My hand dropped to my side.

“My power is weak here,” I said. “I cannot affect it, no matter how I try.”

“Do not sell yourself short.” Amadan smiled. “You did kill that bird.”

My fists clenched and I glared at him. “Do not mock me. Why does my power not extend this far? What I am doing wrong . . . ?”

I trailed off, as a thin green arm emerged from the tallest thatch of weeds, its knobby fingers reaching out to grab the dead songbird, pulling it back into its hiding place. A peculiar slurping noise came from the bushes, and the cracking of bones.

Long fingers, stroking the side of Mairi’s face. I shuddered at the thought. Long fingers, parting my legs, exploring every surface of my body . . . This was the recollection I would keep from now on.

“Fideal have to eat as well,” Amadan said. “They prefer handsome mortals but are not particular when they are starved.”

He speared me with his gaze. “You have permitted them to starve. That is why your power is weaker here.”

And Una had displeased them, taken no Unseelie as her lover. Lord Elidor might have been the hands that poisoned her, but he was surely not the only fae to feel such resentment.

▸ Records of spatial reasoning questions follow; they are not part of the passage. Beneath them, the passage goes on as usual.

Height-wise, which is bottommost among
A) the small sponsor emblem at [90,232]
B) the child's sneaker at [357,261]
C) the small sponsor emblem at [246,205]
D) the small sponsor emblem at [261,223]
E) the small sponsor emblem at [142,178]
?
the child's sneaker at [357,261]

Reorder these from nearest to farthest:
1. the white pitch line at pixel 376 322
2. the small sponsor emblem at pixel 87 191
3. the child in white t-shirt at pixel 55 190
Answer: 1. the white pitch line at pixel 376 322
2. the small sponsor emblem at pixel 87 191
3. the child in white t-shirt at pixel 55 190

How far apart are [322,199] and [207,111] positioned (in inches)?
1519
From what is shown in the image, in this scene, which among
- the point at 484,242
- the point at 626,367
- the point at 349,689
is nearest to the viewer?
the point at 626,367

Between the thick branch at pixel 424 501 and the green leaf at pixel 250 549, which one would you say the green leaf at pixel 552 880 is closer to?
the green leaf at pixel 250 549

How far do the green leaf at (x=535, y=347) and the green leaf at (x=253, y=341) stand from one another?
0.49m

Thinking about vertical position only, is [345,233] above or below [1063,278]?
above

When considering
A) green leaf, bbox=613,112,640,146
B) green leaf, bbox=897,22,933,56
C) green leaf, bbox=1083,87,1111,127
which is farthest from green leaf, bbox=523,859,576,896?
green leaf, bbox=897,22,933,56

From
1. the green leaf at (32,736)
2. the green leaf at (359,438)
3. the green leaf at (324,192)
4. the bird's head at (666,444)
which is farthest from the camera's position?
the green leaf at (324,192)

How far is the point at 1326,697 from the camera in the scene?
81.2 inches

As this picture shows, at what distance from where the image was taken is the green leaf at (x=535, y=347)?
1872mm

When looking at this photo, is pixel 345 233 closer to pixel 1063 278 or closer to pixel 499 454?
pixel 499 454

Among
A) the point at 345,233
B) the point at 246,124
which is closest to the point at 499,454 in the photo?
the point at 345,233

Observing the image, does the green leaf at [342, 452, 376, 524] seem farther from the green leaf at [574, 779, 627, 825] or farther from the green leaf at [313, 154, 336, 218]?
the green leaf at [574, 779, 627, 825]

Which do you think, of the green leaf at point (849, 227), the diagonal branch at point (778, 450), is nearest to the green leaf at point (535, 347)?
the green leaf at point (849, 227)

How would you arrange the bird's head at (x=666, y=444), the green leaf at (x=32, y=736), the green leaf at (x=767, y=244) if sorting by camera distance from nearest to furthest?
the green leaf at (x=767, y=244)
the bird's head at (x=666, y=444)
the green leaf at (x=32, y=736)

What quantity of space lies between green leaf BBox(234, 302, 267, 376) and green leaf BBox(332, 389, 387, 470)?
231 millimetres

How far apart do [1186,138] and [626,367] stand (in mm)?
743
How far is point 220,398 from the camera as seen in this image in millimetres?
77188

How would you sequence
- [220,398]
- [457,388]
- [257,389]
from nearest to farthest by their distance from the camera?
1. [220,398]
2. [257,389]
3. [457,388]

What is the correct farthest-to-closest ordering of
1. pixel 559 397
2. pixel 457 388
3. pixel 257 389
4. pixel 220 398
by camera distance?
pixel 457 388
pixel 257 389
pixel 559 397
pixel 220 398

What dissent, nay, what sedition might have brewed here in this nest of vipers as a result?

“You wished to know what you are doing wrong? Ignoring half of your kingdom for a start.”

I swallowed my revulsion and shook my head. “How can I have ignored them? I have never even seen this place before.”

Amadan laughed, and it echoed through the marshland, picked up by the chirping frogs and singing crickets, or other marsh dwellers I could not bear to think about.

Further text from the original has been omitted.